Google, which was informed of the threat a few days ago has scrubbed its Play Store mobile app store clean of some 300 malicious Android apps that were being used to infect Android devices and co-opt them into the WireX botnet. The company is currently in the process of removing the malware from an undisclosed number of infected Android devices around the world.
WireX appears to have first surfaced on August 2 and remained unnoticed till August 15th when researchers from multiple security companies began observing it being used in prolonged DDoS attacks, some involving a minimum of 70,000 IP addresses. An analysis of the DDoS attack data showed that it came from infected devices in more than 100 countries.

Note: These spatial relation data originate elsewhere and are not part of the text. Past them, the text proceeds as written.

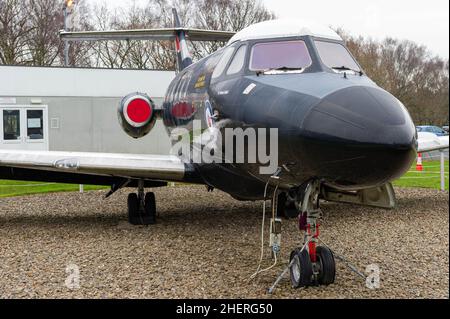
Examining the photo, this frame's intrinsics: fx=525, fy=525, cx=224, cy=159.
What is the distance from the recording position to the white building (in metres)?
21.4

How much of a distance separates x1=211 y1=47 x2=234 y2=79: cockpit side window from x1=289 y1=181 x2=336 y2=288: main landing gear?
232 cm

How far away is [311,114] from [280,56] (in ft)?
5.86

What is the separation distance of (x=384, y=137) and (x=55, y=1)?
85.7ft

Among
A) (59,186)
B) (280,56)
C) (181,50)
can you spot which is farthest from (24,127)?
(280,56)

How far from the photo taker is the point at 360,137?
401cm

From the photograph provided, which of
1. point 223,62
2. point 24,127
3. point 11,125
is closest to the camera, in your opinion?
point 223,62

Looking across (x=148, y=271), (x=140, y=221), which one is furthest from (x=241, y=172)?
(x=140, y=221)

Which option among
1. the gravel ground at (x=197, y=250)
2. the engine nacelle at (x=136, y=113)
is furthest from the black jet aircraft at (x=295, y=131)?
the engine nacelle at (x=136, y=113)

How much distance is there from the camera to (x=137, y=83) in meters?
23.4

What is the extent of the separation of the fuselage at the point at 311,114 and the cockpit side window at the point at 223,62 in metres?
0.02

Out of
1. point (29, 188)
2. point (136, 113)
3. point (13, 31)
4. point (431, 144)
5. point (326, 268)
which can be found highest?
point (13, 31)

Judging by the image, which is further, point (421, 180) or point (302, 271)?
point (421, 180)

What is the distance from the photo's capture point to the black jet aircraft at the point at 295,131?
411cm

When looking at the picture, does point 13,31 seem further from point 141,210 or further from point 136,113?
point 141,210
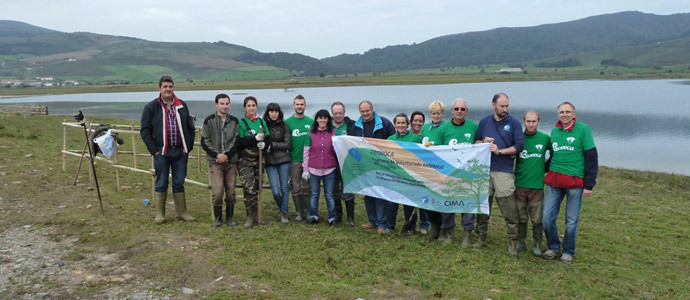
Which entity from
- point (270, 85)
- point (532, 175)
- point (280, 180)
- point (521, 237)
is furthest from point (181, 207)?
point (270, 85)

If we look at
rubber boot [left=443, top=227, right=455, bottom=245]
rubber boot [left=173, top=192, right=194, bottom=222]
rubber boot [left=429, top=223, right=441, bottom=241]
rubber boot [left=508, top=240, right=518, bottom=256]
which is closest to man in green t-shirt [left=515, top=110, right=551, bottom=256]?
rubber boot [left=508, top=240, right=518, bottom=256]

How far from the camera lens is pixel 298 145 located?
8.05 metres

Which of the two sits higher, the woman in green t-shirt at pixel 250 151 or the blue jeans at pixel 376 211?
the woman in green t-shirt at pixel 250 151

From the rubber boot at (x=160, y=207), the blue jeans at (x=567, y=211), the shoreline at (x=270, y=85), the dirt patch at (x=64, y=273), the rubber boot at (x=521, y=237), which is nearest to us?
the dirt patch at (x=64, y=273)

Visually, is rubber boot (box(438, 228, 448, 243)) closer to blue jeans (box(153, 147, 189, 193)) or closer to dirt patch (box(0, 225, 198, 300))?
dirt patch (box(0, 225, 198, 300))

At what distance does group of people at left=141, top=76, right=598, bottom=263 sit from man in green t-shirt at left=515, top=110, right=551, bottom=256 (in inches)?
0.6

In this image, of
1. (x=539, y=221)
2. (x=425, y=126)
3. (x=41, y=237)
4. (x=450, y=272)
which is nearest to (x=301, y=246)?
Answer: (x=450, y=272)

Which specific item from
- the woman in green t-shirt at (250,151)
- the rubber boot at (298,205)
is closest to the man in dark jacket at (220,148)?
the woman in green t-shirt at (250,151)

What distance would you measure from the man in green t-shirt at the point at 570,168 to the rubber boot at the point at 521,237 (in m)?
0.35

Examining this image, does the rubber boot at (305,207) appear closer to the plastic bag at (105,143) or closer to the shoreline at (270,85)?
the plastic bag at (105,143)

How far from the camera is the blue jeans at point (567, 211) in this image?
257 inches

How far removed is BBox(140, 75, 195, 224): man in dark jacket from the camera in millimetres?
7461

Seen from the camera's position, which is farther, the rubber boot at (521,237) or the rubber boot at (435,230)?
the rubber boot at (435,230)

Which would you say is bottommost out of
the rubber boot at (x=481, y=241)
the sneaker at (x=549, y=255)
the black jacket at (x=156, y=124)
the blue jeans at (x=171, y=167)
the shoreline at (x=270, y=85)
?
the sneaker at (x=549, y=255)
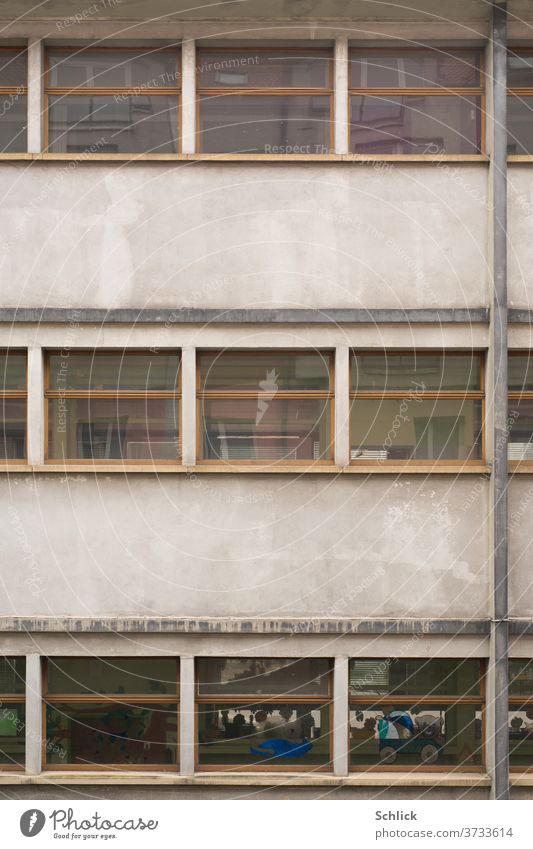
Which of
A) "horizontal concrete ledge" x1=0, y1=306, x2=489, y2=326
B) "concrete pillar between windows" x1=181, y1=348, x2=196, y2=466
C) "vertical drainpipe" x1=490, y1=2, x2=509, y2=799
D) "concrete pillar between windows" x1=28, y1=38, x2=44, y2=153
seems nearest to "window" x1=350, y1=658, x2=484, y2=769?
"vertical drainpipe" x1=490, y1=2, x2=509, y2=799

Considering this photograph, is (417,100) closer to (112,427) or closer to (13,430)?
(112,427)

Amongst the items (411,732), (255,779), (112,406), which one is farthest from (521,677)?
(112,406)

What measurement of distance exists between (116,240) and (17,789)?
6447 mm

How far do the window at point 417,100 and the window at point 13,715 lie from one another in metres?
7.44

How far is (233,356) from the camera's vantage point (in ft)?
35.9

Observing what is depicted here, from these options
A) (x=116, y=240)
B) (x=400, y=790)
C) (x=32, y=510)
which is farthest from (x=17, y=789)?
(x=116, y=240)

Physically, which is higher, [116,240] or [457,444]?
[116,240]

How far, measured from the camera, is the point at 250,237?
35.4 ft

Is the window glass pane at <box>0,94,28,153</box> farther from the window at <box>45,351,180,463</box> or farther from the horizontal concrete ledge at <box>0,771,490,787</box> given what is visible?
the horizontal concrete ledge at <box>0,771,490,787</box>

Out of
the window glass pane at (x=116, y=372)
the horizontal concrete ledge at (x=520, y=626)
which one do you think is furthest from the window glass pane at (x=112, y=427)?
the horizontal concrete ledge at (x=520, y=626)

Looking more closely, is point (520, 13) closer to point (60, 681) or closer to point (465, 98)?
point (465, 98)

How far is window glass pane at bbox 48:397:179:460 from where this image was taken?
10977mm

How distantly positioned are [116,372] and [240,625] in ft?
10.8

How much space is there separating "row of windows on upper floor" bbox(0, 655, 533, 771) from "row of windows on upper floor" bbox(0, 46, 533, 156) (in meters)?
6.15
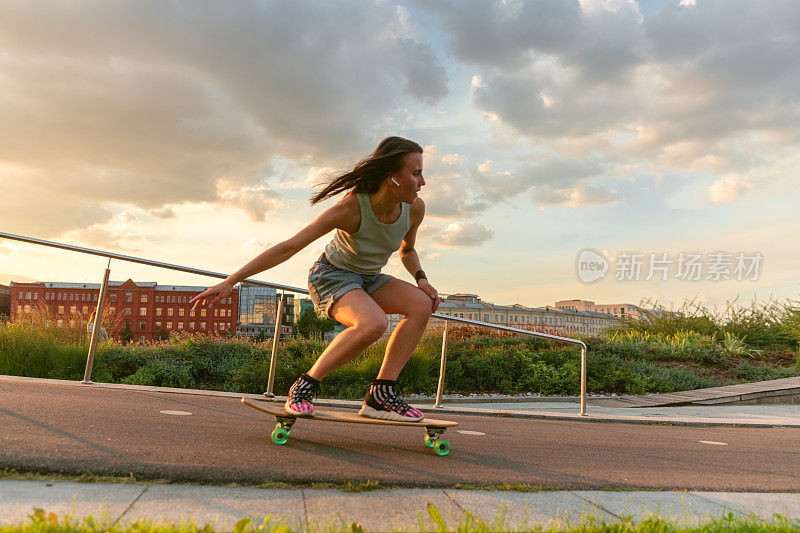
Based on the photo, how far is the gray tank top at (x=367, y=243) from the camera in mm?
3145

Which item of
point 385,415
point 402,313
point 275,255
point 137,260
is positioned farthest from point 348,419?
point 137,260

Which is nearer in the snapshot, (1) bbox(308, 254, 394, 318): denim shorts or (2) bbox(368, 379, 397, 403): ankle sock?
(2) bbox(368, 379, 397, 403): ankle sock

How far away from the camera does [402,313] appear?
3244mm

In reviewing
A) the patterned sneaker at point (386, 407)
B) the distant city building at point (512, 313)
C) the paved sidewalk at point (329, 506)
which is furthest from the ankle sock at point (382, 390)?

Among those who collaborated in taking down the threat were Akamai, Flashpoint, Cloudflare, Oracle Dyn, RiskIQ, and Team Cymru.
In a joint blog post today, researchers from the company described WireX as a volumetric DDoS attack targeting the application layer. The traffic generated by the compromised Android devices was mostly comprised of HTTP GET requests that appeared to come from valid clients and web browsers. In some cases the traffic resembled HTTP POST requests as well.
The sheer size of the botnet and the fact it was comprised of infected mobile devices from as many as 100 different countries is somewhat unusual for modern DDoS attacks, the researchers said.
"This botnet is capable of pushing HTTPS, which exhausts even more resources than a regular HTTP flood," says Allison Nixon, director of security research at Flashpoint. "The size of the botnet is also extremely large, and both of these qualities are uncommon" in DDoS attacks, Nixon says.
Tim April, senior security architect at Akamai, says the biggest observed attacks involving WireX were in the range of around 1.1 million well-formed HTTP requests per minute. "With the nature of application layer attacks, [bandwidth per second] numbers are not as meaningful since these requests tend to result in much more server load than network volume," he says.
One of the distinct identifying markers of traffic from the botnet was the presence of a user-agent string containing all the characters of the English alphabet in lower case and in random order. A user-agent string is the header provided as part of the HTTP request from the user-agent or browser that the user interacts with to access Web content.
"The use of a consistent 26-character length seemingly random user agents is what initially caught our attention that this might be something particularly interesting," says Justin Paine, head of trust and safety at Cloudflare.
The fact that both Akamai and Cloudflare had seen the same types of attacks also was significant and contributed to the decision by the different organizations to work together to mitigate the threat, he says.
Many of the Android applications that were used to infect devices were designed to look like benign media and video players, ringtone apps, and storage managers. The applications had hidden features in them that would secretly connect to malicious command and control servers when users downloaded and ran the applications.
The malicious applications took advantage of certain legitimate features in the Android service architecture to launch attacks even when the applications were not in use.
The most unique aspect of this event was how the industry came together to collaborate on the takedown, Nixon says. The type of information-sharing that went into the effort should serve as an example of how industry collaboration can work, she says. "When companies are under attack, they often go radio silent, but in truth that is the moment when they need to be sharing information the most."
Darren Spruell, threat researcher at RiskIQ, says that takedowns like this show how despite competing interests, many organizations regularly combine forces to combat criminal activity. "WireX abuse involves the global DNS, content delivery networks, malicious mobile apps, Web hosting and ads ecosystems," Spruell says.
In this instance, RiskIQ was able to provide insight gathered from its URL intelligence service, its external threats service, and community data gathered from customers, he says.